# Exercise objective
What you give back should be exactly the lines from the one with "Living room image 7" through the end of the data, without the pictures.

### Records to process ###

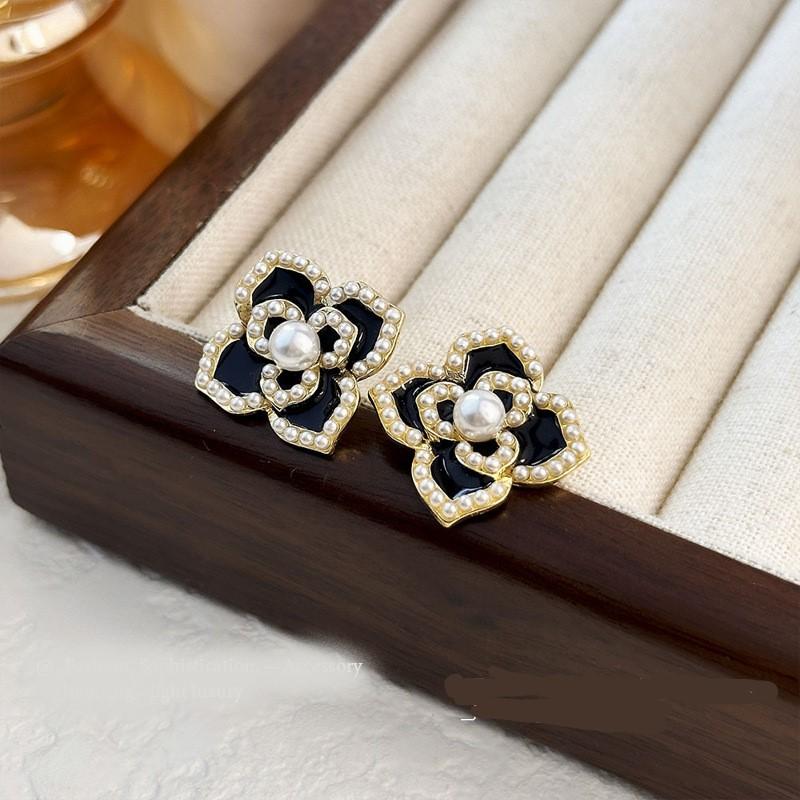 Black Pearl Flower Earrings Are Elegant And Composed For Women. Black Earrings Are Women'S Accessories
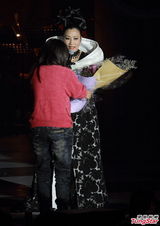 组图：汪明荃香港开唱 造型多变火辣优雅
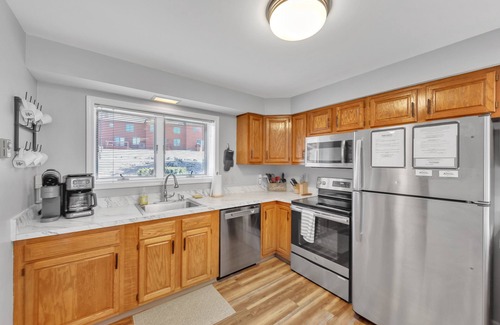 North Creek House | NEW! Upper Sleighride 25L - Wrap-Around Deck End Unit by The Summit at Gore Mountain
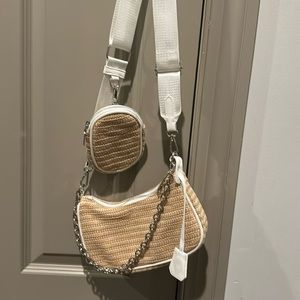 Amazing raffia cross body bag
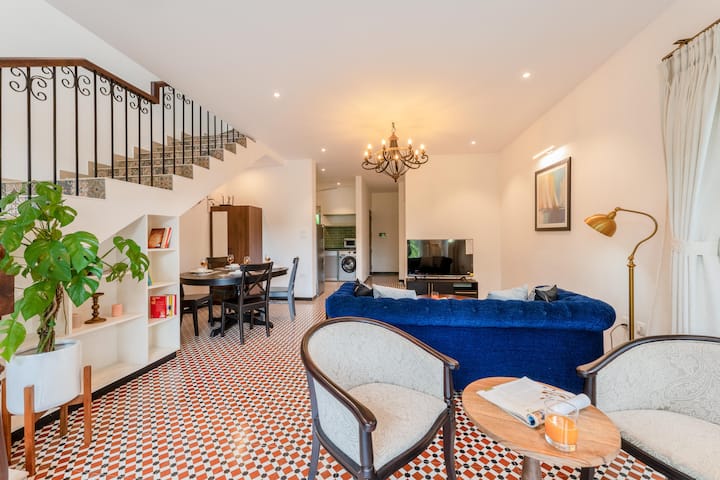 Living room image 7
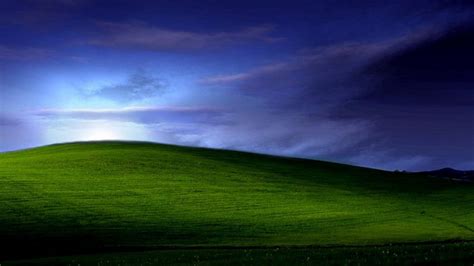 Computer Wallpaper Windows XP 的图像结果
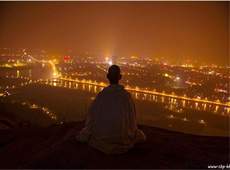 佛教摄影网-作者陈杰《禅定---面对城市之光》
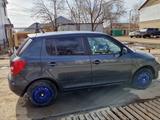 Skoda Fabia 2010 года за 1 000 000 тг. в Аксай – фото 3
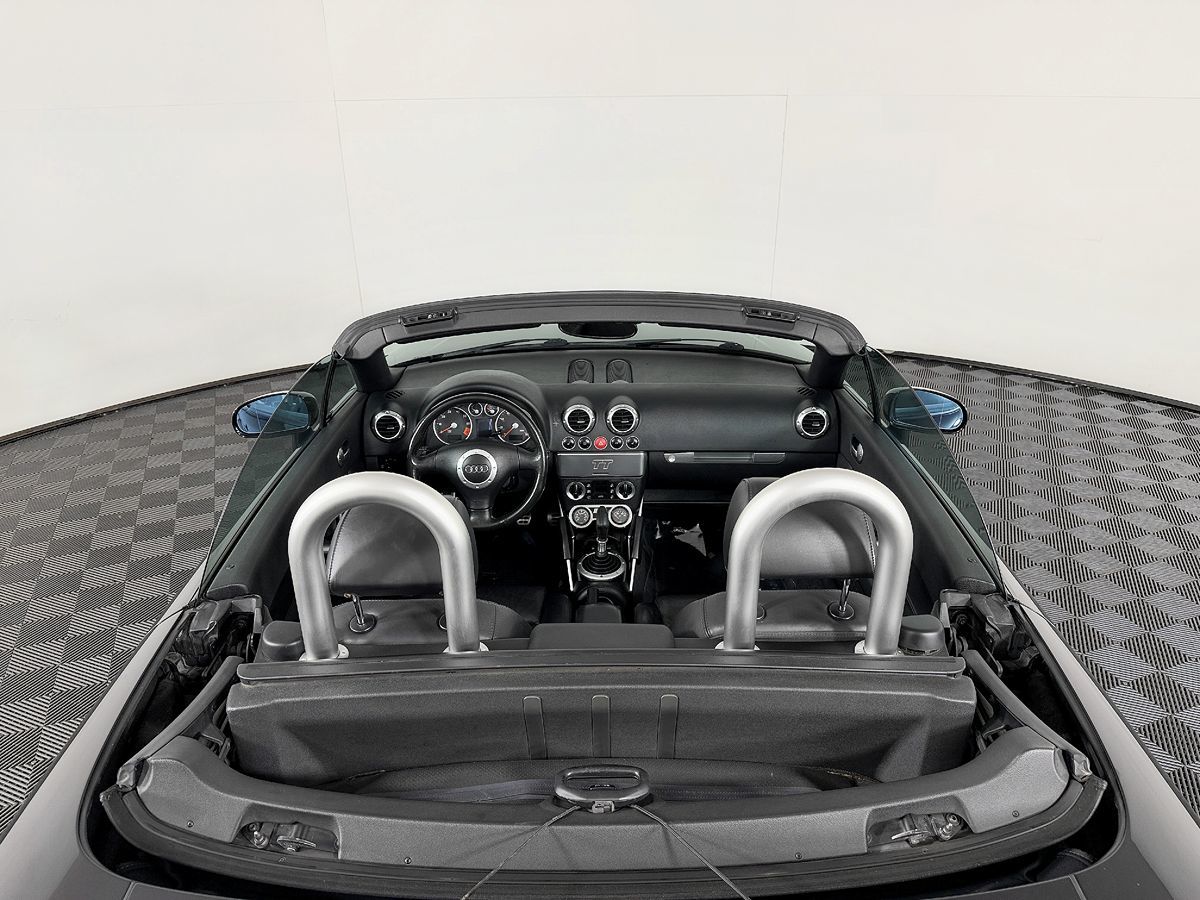 Audi TT photo 31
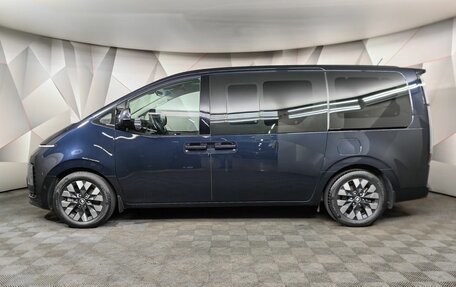 Hyundai Staria, 2021 год, 5 100 000 рублей, 5 фотография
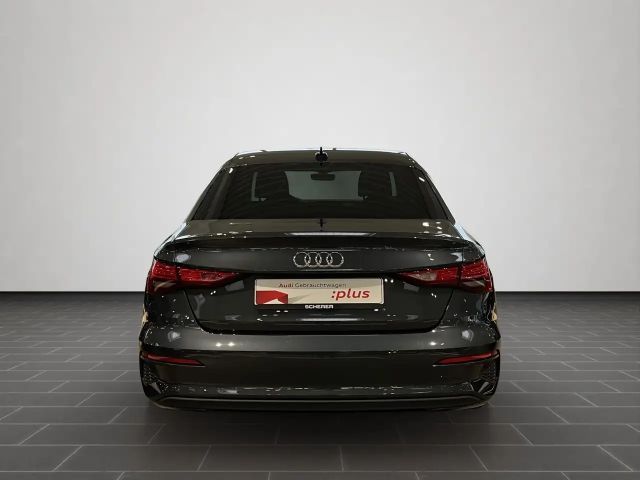 Audi A3 30 TFSI S-Tronic Sedan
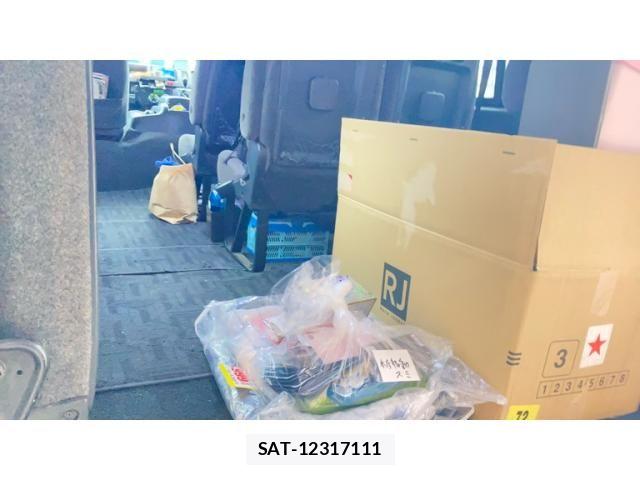 Toyota HIACE WAGON 2012-10 8336109-19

###

# Written answer
 Living room image 7
 Computer Wallpaper Windows XP 的图像结果
 佛教摄影网-作者陈杰《禅定---面对城市之光》
 Skoda Fabia 2010 года за 1 000 000 тг. в Аксай – фото 3
 Audi TT photo 31
 Hyundai Staria, 2021 год, 5 100 000 рублей, 5 фотография
 Audi A3 30 TFSI S-Tronic Sedan
 Toyota HIACE WAGON 2012-10 8336109-19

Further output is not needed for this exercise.